Thanks for lookin into the fix.

thanks for sharing the trace, @fboylu. Are you using CustomDataset as well?

I am trying to submit a PR for this and have a question for
@hellock : could you share the use-case for dataset as None use case here. If we are using custom dataset, it is usually of type tuple.

Yes, I am using custom dataset. thanks.

@domarps where is your PR for this fix? I would like to take a look, thank you.

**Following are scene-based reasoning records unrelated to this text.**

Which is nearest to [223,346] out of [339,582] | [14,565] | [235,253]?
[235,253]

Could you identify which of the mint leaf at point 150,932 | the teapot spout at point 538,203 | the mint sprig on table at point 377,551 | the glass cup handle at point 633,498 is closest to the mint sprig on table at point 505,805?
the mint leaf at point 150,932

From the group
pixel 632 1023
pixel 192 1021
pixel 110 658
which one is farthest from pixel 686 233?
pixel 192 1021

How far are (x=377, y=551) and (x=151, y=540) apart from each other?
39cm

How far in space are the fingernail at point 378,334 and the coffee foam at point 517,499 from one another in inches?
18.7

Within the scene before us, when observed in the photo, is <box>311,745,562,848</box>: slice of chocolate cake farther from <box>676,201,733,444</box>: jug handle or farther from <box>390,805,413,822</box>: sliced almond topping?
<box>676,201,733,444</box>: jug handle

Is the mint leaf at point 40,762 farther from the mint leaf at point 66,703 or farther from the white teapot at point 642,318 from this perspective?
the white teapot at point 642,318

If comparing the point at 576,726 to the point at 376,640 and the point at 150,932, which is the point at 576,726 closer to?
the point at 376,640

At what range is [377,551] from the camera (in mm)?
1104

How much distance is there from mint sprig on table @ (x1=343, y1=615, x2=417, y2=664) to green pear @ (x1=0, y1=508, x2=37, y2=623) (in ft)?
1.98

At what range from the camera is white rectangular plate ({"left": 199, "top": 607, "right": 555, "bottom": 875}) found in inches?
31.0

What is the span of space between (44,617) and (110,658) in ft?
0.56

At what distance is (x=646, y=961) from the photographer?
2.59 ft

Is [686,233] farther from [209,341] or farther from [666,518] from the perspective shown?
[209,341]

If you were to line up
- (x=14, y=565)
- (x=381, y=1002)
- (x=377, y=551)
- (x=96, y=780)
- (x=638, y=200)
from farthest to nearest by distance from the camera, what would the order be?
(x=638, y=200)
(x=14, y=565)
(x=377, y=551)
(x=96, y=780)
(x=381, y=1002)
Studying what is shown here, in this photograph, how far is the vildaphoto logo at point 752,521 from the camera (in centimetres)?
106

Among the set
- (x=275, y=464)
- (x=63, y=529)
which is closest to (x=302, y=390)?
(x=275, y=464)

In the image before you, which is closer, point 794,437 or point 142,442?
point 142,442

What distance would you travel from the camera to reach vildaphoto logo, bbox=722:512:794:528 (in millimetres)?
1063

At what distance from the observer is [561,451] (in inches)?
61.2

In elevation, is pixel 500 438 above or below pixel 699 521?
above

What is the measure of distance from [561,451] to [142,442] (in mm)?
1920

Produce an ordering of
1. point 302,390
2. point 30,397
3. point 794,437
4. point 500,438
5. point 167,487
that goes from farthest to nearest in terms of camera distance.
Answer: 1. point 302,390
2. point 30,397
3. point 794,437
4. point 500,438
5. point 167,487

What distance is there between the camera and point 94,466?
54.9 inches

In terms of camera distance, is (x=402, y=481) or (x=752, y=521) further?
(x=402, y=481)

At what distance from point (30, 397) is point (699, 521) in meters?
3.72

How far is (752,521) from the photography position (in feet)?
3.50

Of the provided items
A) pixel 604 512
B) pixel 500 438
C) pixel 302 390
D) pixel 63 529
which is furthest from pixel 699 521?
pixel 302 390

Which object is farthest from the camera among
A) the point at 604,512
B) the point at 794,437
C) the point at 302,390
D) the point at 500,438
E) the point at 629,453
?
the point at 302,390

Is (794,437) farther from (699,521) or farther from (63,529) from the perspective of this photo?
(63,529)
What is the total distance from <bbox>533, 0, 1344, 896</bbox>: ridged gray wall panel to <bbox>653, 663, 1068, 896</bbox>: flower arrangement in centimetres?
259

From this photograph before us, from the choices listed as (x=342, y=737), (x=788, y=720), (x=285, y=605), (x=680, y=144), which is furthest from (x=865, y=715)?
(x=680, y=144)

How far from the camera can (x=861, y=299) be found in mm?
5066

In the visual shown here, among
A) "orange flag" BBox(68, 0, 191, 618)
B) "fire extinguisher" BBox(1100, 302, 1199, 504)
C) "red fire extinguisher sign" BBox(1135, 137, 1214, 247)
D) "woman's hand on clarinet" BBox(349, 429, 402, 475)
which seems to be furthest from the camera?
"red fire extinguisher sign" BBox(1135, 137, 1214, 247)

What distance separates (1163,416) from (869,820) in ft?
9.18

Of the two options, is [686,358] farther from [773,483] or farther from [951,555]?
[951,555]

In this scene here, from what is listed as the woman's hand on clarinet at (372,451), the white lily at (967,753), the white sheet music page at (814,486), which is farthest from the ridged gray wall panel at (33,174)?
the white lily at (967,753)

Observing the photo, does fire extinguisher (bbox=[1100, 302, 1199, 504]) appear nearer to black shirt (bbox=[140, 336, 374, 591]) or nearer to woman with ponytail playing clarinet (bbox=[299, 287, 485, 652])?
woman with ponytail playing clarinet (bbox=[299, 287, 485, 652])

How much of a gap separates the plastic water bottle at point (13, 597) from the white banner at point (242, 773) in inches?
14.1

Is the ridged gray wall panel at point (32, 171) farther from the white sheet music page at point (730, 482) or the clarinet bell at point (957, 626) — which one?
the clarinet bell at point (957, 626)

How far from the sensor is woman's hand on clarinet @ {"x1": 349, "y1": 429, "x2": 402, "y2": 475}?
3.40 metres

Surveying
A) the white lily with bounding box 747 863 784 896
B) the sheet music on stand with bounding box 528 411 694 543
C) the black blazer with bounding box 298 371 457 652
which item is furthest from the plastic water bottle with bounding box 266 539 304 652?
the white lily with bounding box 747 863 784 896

same issue using CustomDataset:

Traceback (most recent call last):
File "./tools/train.py", line 94, in
main()
File "./tools/train.py", line 90, in main
logger=logger)
File "/home/lzhang/PycharmProjects/mmdetection/mmdet/apis/train.py", line 59, in train_detector
_dist_train(model, dataset, cfg, validate=validate)
File "/home/lzhang/PycharmProjects/mmdetection/mmdet/apis/train.py", line 171, in _dist_train
runner.run(data_loaders, cfg.workflow, cfg.total_epochs)
File "/home/lzhang/anaconda3/envs/FCOS/lib/python3.6/site-packages/mmcv-0.2.7-py3.6.egg/mmcv/runner/runner.py", line 356, in run
epoch_runner(data_loaders[i], **kwargs)
File "/home/lzhang/anaconda3/envs/FCOS/lib/python3.6/site-packages/mmcv-0.2.7-py3.6.egg/mmcv/runner/runner.py", line 272, in train
self.call_hook('after_train_epoch')
File "/home/lzhang/anaconda3/envs/FCOS/lib/python3.6/site-packages/mmcv-0.2.7-py3.6.egg/mmcv/runner/runner.py", line 229, in call_hook
getattr(hook, fn_name)(self)
File "/home/lzhang/PycharmProjects/mmdetection/mmdet/core/evaluation/eval_hooks.py", line 65, in after_train_epoch
self.evaluate(runner, results)
File "/home/lzhang/PycharmProjects/mmdetection/mmdet/core/evaluation/eval_hooks.py", line 110, in evaluate
print_summary=True)
File "/home/lzhang/PycharmProjects/mmdetection/mmdet/core/evaluation/mean_ap.py", line 327, in eval_map
print_map_summary(mean_ap, eval_results, dataset)
File "/home/lzhang/PycharmProjects/mmdetection/mmdet/core/evaluation/mean_ap.py", line 378, in print_map_summary
label_names[j], num_gts[i, j], results[j]['num_dets'],
IndexError: tuple index out of range
@hellock @domarps

It seems that the bug is solved.

if your CustomDataset is coco style, you should modify this line to
if issubclass(dataset_type, datasets.yourCustomDataset):
@domarps @hellock @fboylu

Unfortunately, this does not seem to be a trivial fix. The issue with the IndexError: tuple index out of range is the num_classes has been initialized to the default number of classes 80 thing classes from MS-COCO. For t

One quick way to verify this is to do the following:

  • Make sure the num_classes variable in bbox_head is set to the right number from your CustomDataset
  • Then check if the num_classes value is the actual number of classes here during the eval_map.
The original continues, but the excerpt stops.